おはようございます。

NY連銀が連日、短期レポ金利急騰に対して連日介入を行っています。この結果が、きょうの引け値になります。今回はこのことを解説していきたいと思います。

FOMCの決定を受けて

FOMCは0.25パーセントの金利の引き下げを決定しました。これによって、政策金利と1年物の金利の乖離がほぼ解消をしたということは以前に解説をしています。

つまりFOMC以前はマーケット金利の1年物が2パーセント以下で政策金利が2パーセント超であればマーケットから短期資金を借りるのは非常に不利な取引になった訳です。

わかりにくいので、かんたんにご説明します。

実際の金利はFOMC以前では政策金利が2パーセントを超える金利だったのですが、実際に借りられる金利は2パーセント以下だったのです。

この場合、長期でお金をかりたほうが相対的に長期の金利のほうが、金利が安いので資金需要は10年物など2年以上の長期金利で借り手はお金を借りていたのです。
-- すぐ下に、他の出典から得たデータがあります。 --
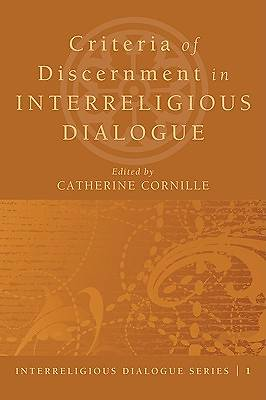Criteria of Discernment in Interreligious Dialogue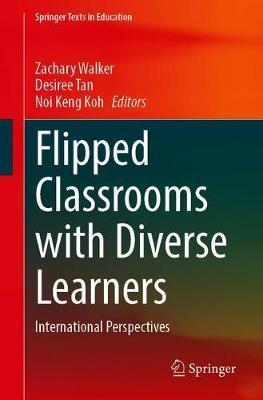 Flipped Classrooms with Diverse Learners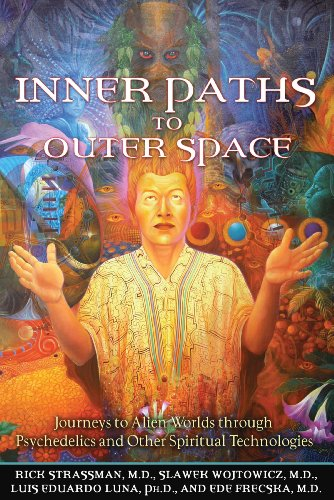 Inner Paths to Outer Space: Journeys to Alien Worlds through Psychedelics and Other Spiritual Technologies von Park Street Press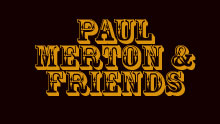 Paul Merton & Friends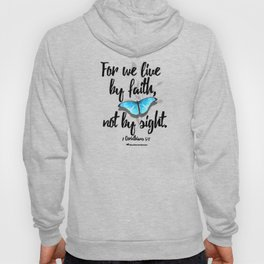 Live by Faith... Not by Sight Hoody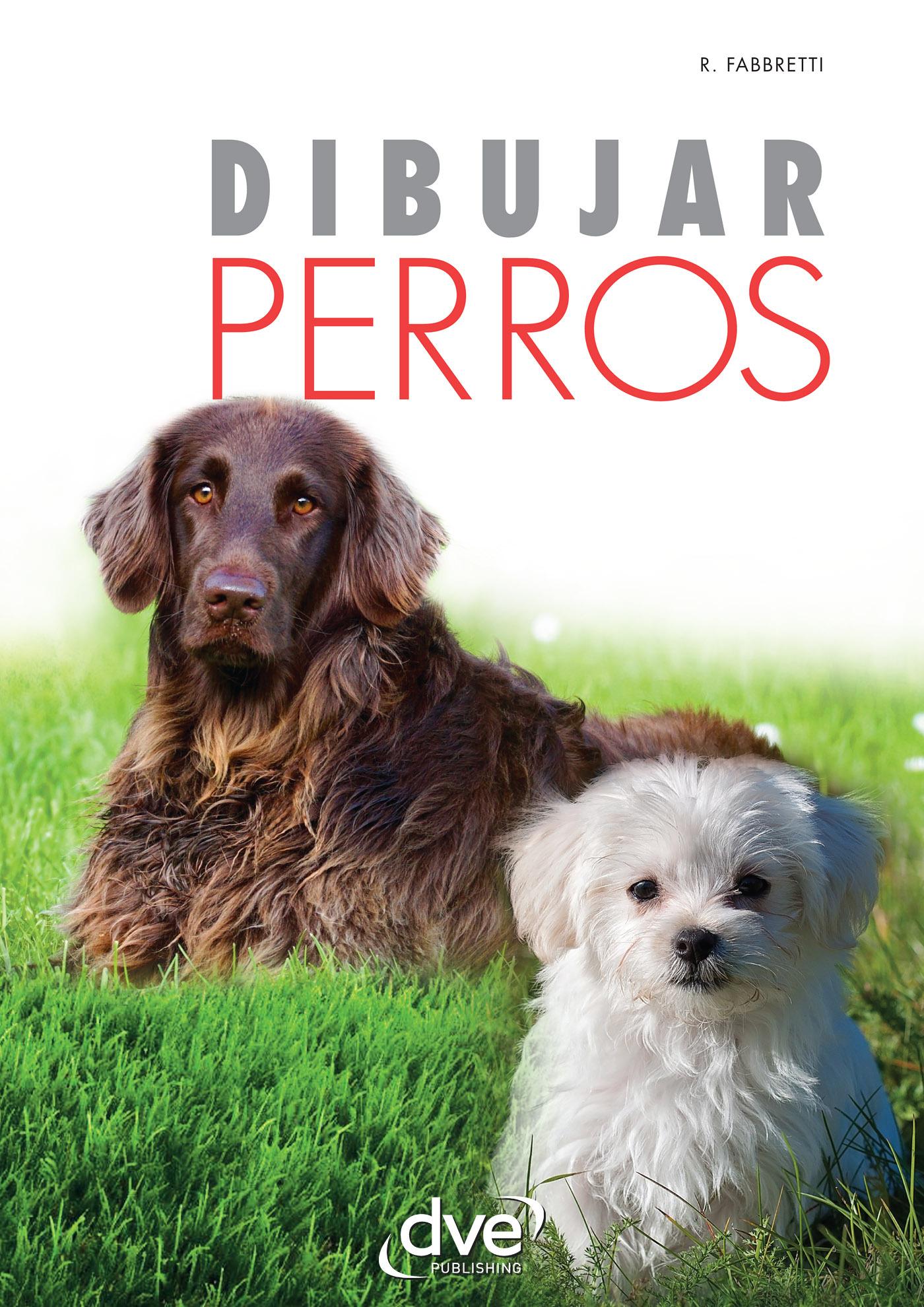 Fabbretti, Roberto - Dibujar perros, ebook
ところがFOMCで利下げが行われ、短期金利が下がったのです。

その結果、長期金利から短期金利への借り換えが置き、短期市場でお金が不足をしたのです。ドルの流動性の重要さはみなさんもリーマンショックのときに学んでいると思います。

マーケットというのは、換金性が非常に重要なことであり、それがドル不足によって流動性が担保されないと、経済が悪化をします。これが起こったのがリーマンショックです。

リーマンのときはみなが金融商品から撤退をし、結果として世界中の株や債券に投資されているお金がドルに換金をされたのです。この流動性を常に保証しているから金融市場は安全だ、ということが認識されているのです。

反対にチャイナショックのときのように、中国政府が株の売り出しを禁じるようなことはマーケットの信用性を著しく損ないました。理由は、売りたいときに売れない、という流動性が担保されていないからです。つまり、つねに換金が保証されていない市場は信用をされないということなのです。

要するに、みなさんがドル円を売買しているときに、あなたが売りたいときに買い手がいないたまにその決済や新規ができない市場などやる気が起こるか? という問題です。売るのに苦労するのに買い戻しも本当にできるのだろうか、と疑心暗鬼に陥るのが通常です。そうなると人気は離散がします。

一般的に人気が人気を呼ぶというのは人気にいったん火がつけばより一層の人気がつくということを意味しますが、このケースは逆で人気がなくなればより一層、人気がなくなる、ということです。

 

NY連銀の重要性

NY連銀はFRBの委託を受けて、たとえば今回の場合、利下げを行った訳ですが、その誘導目標金利まで下げるために短期国債を買うのです。

このようなオペレーションを買いオペというのですが、今回も誘導目標金利を下げたのですから発表直後からその誘導目標まで金利を下げるために買いオペ介入をするのです。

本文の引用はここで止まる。